◆ Excerpt provided:
******************************
KFC’s sales problems in Israel are an unfortunate example of failing to adapt to the culture. When the popular US fried chicken chain opened restaurants in the country, its chicken batter included milk. Cooking meat and dairy together violates kosher regulations, which made their primary food offering off limits for the Jewish community.
In contrast, Starbucks adapted its messaging and products for each market. In areas where coffee isn’t as popular, the company promotes its tea drinks. It also offers foods that cater to the local culture. The company even removed the text from its logo so it doesn’t need to be translated into different languages. By adapting its messaging and menu to fit each market, the company has replicated its success in countries around the world.
Purchasing Patterns: Understanding what customers buy, as well as how and when, makes it much easier to change marketing materials and other content to increase the likelihood of sales.
Local Laws and Regulations: Laws and regulations governing how — and which — products and services are sold vary from country to country. Understanding both has an impact on how your company moves into a new market.
Marketing is impacted by local laws and regulations, too. They may restrict how a product is presented, what claims can be made, and even the types of imagery used.
******************************
◆ Dataset extract:
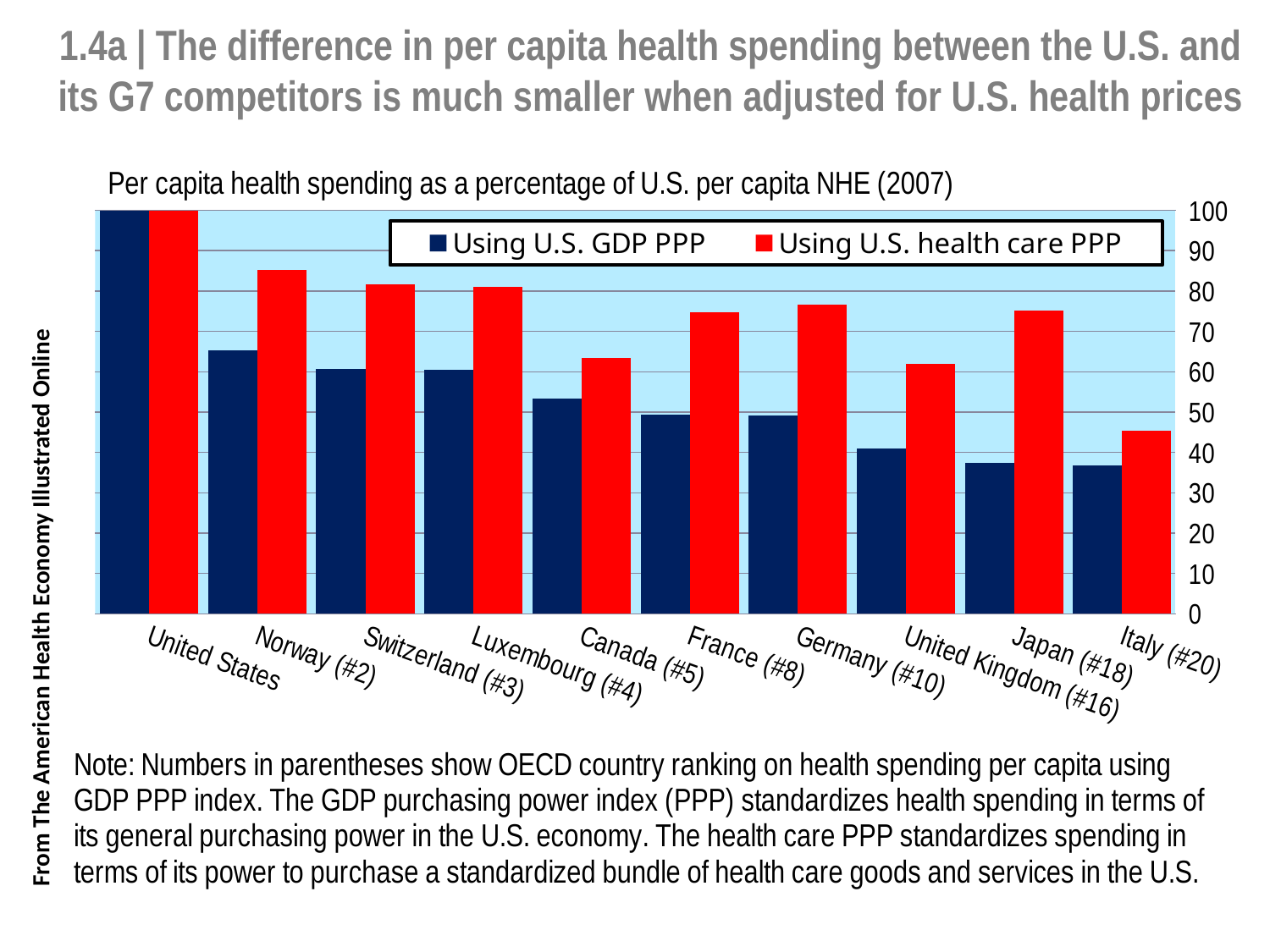
How many countries are shown on the x axis of the chart? 10 Which country has the highest value using U.S. health care PPP? United States Which is larger: the value for Norway (#2) using U.S. GDP PPP or the value for Canada (#5) using U.S. GDP PPP? Norway (#2) Is the value for Norway (#2) using U.S. health care PPP greater or less than 80? greater What is the value for the United States using U.S. GDP PPP? 100 What kind of chart is shown on the slide? bar chart Is the value for Japan (#18) using U.S. GDP PPP greater or less than 40? less Which country has the lowest value using U.S. health care PPP? Italy (#20) Is the value for Canada (#5) using U.S. GDP PPP greater or less than 50? greater What are the two series named in the legend? Using U.S. GDP PPP; Using U.S. health care PPP How many series does the legend list? 2 Do the values using U.S. GDP PPP generally rise or fall from left to right across the countries? fall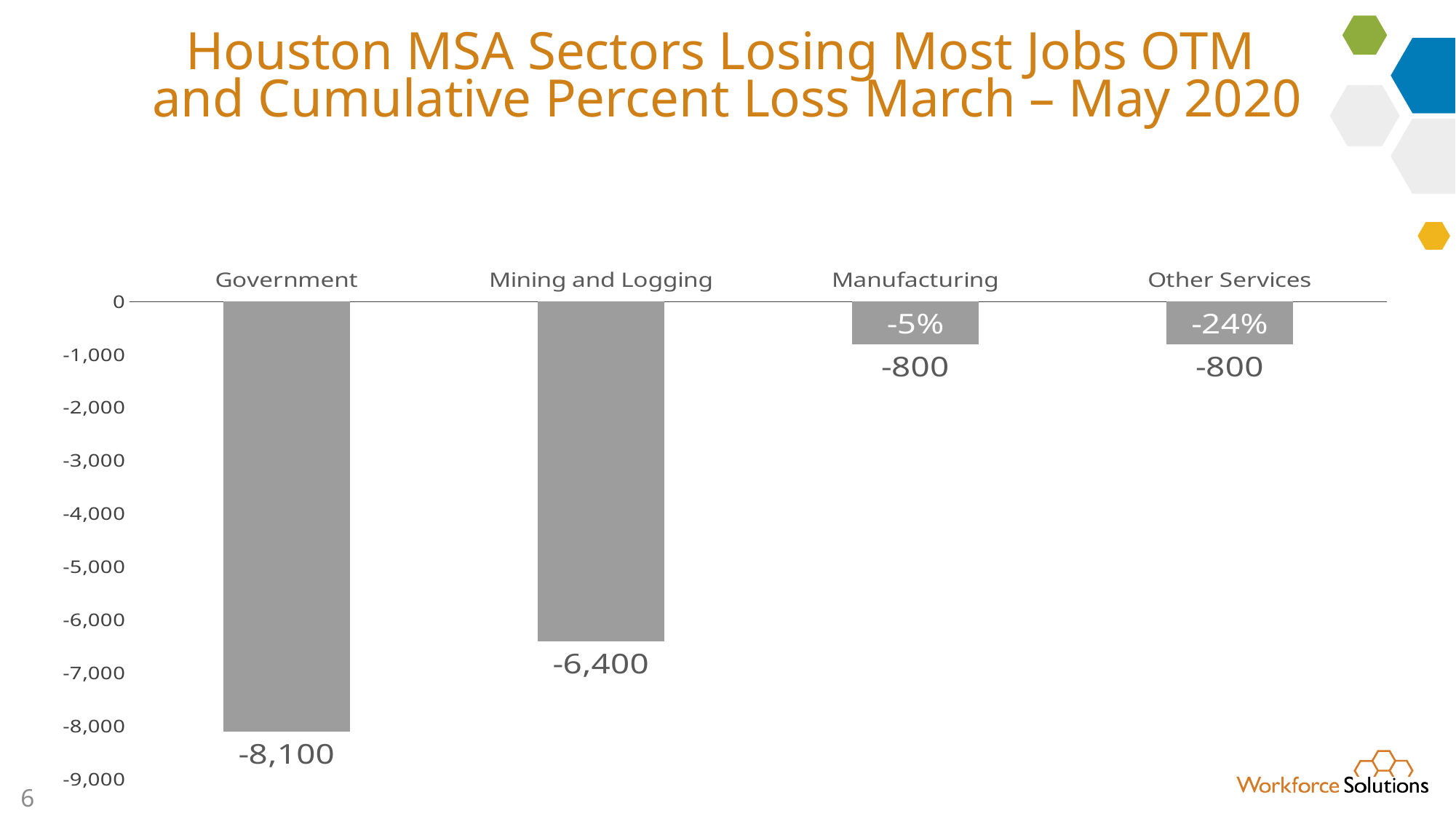
What cumulative percent loss is shown on the Other Services bar? -24% What kind of chart is this? Bar chart What is the difference between the Government and Mining and Logging values? 1,700 What is the title of the slide? Houston MSA Sectors Losing Most Jobs OTM and Cumulative Percent Loss March – May 2020 What is the value for Government? -8,100 What cumulative percent loss is shown on the Manufacturing bar? -5% What is the value for Manufacturing? -800 What is the lowest value shown on the vertical axis? -9,000 What is the value for Mining and Logging? -6,400 Which sector has the largest job loss? Government How many sectors are shown in the chart? 4 Which sector lost more jobs, Mining and Logging or Manufacturing? Mining and Logging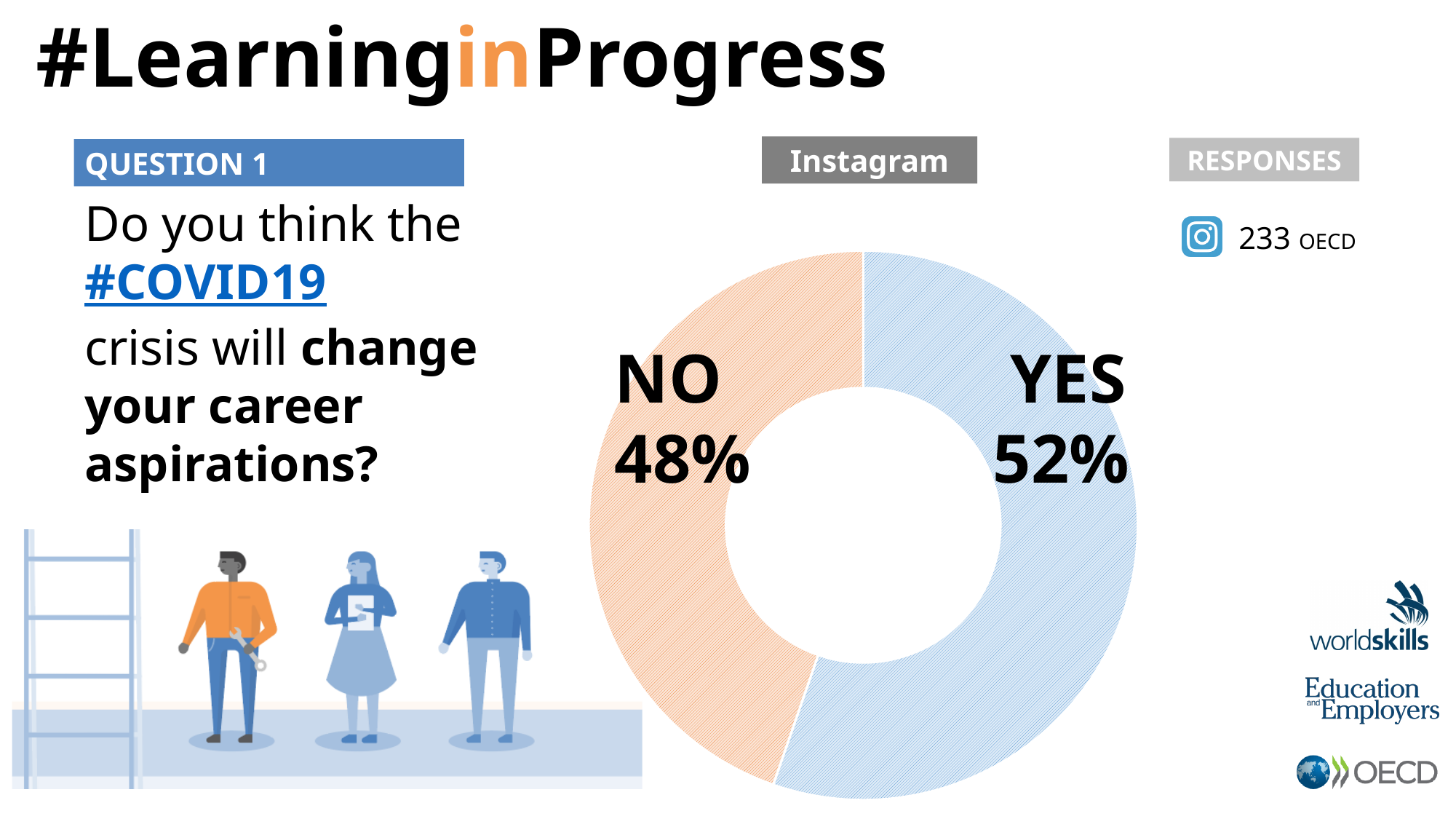
How many response categories are shown in the chart? 2 How many responses were collected for this question? 233 What percentage of respondents answered NO? 48% Is the share for NO greater or less than 50%? less Which response received the larger share, YES or NO? YES Which response has the smallest share of the chart? NO What is the total of the YES and NO shares shown on the chart? 100% Which social media platform were the responses collected from? Instagram What kind of chart is used to show the responses? Doughnut (pie) chart What percentage of respondents answered YES? 52% What is the difference in percentage points between the YES and NO shares? 4 percentage points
******************************
◆ Task list:
1. According to the excerpt on adapting businesses to new markets, what three things about marketing may local laws and regulations restrict? List them.
2. Reproduce the excerpt on adapting businesses to new markets from "Purchasing Patterns: Understanding" to "likelihood of sales.".
3. Write what comes next in the excerpt on adapting businesses to new markets, picking up after its final sentence.

◆ Results of the exercise:
1.
- How a product is presented
- What claims can be made
- The types of imagery used

2.
Purchasing Patterns: Understanding what customers buy, as well as how and when, makes it much easier to change marketing materials and other content to increase the likelihood of sales.

3.
Failing to honor government-mandated restrictions and requirements can lead to costly fines and time consuming legal battles.
Identify Localization Opportunities
Once all of the market and regulatory research is done, it’s time to identify what needs to be included in the localization plan. Along with language translation, that can include user interface changes, graphics and colors used in software and marketing materials, help and support documentation, social media and other communication channels, currencies, shipping methods, and products offered.
Develop Process Clusters
Efficiency helps the l10n processes progress faster. Look for steps that can be combined, like converting logos and colors for marketing materials and the website. It’s likely they’re the same, so they don’t need to be modified twice.
Choose Localization Products
Localization doesn’t need to be manual processes. In fact, it’s much more effective when partnering with companies that specialize in l10n and internationalization processes. Internationalization, or i18n, prepares software code for localization. It involves identifying the elements in code and user interfaces that need to change for different languages and cultures, and makes them essentially modular so they’re more easily adaptable in each market.
Companies also need translation specialists who can convert one language to another while also taking into account important locale elements like dialect, spellings, sentence structure, and context.
Quality platforms automate finding and updating elements that require localization, manage the process of sending content to your professional translation partner, and then incorporate the translations back into your product.
Using a localization platform reduces the workload on teams that otherwise would have to find time to implement changes for each market. Developers, for example, can focus on implementing new software features while the localization platform handles the changes for each language and culture.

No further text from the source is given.